1日、日曜日の午後にCurzonのBloomsburyで見ました。
監督は“The Babadook” (2014)のJennifer Kentさんで、ヴェネツィア国際映画祭で審査員特別賞を受賞している。
”The Babadook”の数千倍こわくてきつくてどんよりする。
フィクションではあるが、Jennifer Kentさんは英国の植民地政策時代のタスマニアで原住民のアボリジニや本国から連れてこられた囚人に対して英国軍が何をしたのか何がなされたのか、リサーチを重ねた上で作っているので実際にあった可能性の高い or それらの組み合わせ、として見てもよいのではないか。
1825年、Black Warの時代のタスマニアで、囚人としてアイルランドから連れてこられたClare (Aisling Franciosi)は夫と赤子ときついながらも下働きや歌うたいをしながらなんとか暮らしていて、でも軍の中尉Hawkins (Sam Claflin)からは性的嫌がらせを頻繁に受けていて(夫には言えず)、でも刑期を終えても国に戻してくれる気配がないので文句を言ったりしたら、酔っ払った軍の連中に夫の前でレイプされて夫も赤子もその場で殺されて自身も気を失った状態で放り出されてしまう。
Clareが目覚めると連中は既に本隊の方に向けて旅立っていたので、復讐に燃えるClareは彼らを追うべくそこにいたアボリジニのBilly (Baykali Ganambarr)をガイドとして雇って、ふたりは森の中を野宿したり食べ物を盗んで追われたりぶつぶつ喧嘩ばかりしながらHawkinsの小隊を追っていく。

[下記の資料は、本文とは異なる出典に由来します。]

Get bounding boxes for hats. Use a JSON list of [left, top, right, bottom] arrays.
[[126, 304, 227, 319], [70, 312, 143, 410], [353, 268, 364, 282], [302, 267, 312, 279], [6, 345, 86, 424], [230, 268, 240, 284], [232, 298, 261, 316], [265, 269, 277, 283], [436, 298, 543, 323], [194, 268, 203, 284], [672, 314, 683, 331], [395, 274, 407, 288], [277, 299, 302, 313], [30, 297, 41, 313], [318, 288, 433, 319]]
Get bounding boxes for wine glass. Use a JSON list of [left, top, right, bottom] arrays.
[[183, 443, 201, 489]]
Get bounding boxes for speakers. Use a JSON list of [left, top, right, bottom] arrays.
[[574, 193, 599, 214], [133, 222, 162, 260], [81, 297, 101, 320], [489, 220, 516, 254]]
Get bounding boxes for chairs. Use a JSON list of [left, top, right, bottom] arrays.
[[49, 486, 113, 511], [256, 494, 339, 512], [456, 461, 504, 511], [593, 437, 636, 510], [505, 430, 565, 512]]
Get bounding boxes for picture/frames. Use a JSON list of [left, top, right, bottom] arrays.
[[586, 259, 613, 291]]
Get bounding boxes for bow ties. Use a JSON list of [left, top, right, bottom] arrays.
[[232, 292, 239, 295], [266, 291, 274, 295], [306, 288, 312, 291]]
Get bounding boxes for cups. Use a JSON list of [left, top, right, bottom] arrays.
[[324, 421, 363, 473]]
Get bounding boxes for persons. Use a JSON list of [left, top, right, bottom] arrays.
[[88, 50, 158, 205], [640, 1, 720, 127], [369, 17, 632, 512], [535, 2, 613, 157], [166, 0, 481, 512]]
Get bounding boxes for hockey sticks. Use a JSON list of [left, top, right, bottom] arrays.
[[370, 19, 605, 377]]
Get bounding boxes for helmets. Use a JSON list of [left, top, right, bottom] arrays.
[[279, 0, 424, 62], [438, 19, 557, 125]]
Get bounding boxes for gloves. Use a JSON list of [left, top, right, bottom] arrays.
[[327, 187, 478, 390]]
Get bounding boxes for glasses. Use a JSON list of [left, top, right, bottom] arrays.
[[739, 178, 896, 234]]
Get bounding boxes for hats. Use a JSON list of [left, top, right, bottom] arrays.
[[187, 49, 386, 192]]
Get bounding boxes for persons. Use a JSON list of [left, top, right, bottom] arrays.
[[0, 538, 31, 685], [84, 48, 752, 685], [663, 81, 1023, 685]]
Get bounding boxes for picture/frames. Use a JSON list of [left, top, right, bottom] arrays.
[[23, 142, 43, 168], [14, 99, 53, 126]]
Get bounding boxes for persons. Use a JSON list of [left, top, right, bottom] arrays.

はじめは互いに嫌悪と憎悪の塊になっていて会話にならないくらいだったのだが、Billyの家族も全員殺されていること、Clareはアイルランドから連れてこられていること等を話していくと、ふたりの距離は少し縮まり、レイプと殺し(含. 子供)を繰り返しながら進んでいく鬼畜のHawkinsの小隊との距離も狭まっていって.. でもClareは近くに寄っても銃を撃つことができなかったりいろいろ新たな苦しみも重なってきて、果たしてClareとBillyは連中に復讐することができるのか。
でもここでは復讐は(Trantinoがやるような)メインのテーマではないの。 自分たちの土地を追われ、家族や民族全てを失い、自分たちの言葉すらも絶滅する手前にあるBillyと、自分たちの土地から引き剥がされ未開の地に連れてこられ、家族を殺され、ゲール語を話すClareという国の政策に全てを奪われすり潰されている彼らがどんな目をしてこちらにいる我々を見つめるのか、それでも彼らは共に戦うことができるのだろうか、という映画なの。 彼らはあの後どうなったのか?
”The Babadook”にも出てきた、この世に確実に存在して決してなくなることなく襲ってくる邪悪でどす黒い、すぐそこにいるなにか(悪)、をこれでもかと塗りたくりつつ、反対側で歌うたいでもあるClareの澄んだ歌声や楽しかった頃の家族の思い出を挟んで、救われなさがどこまでも際立つ。
侵略戦争なんて、植民地化なんて元からこういうもの、他の国でも、いつの時代でも行われてきたこと、あるいはClareやBillyに復讐しても家族は戻ってこないよ、という言い方をすれば許されたり、何かを言った気になるのであればこんなおめでたいことはない。これは間違いなく今の世の中でもなかったこと見なかったことにされ(歴史を改竄され)、思考すらも放棄され放置され続けていることで、こんなことが許されていいはずがあろうか、ということを容赦なく叩きつけてくるの。
最初に書いたように見終わるとほんとうにぐったりするのだが、でも見た方がよいとおもう。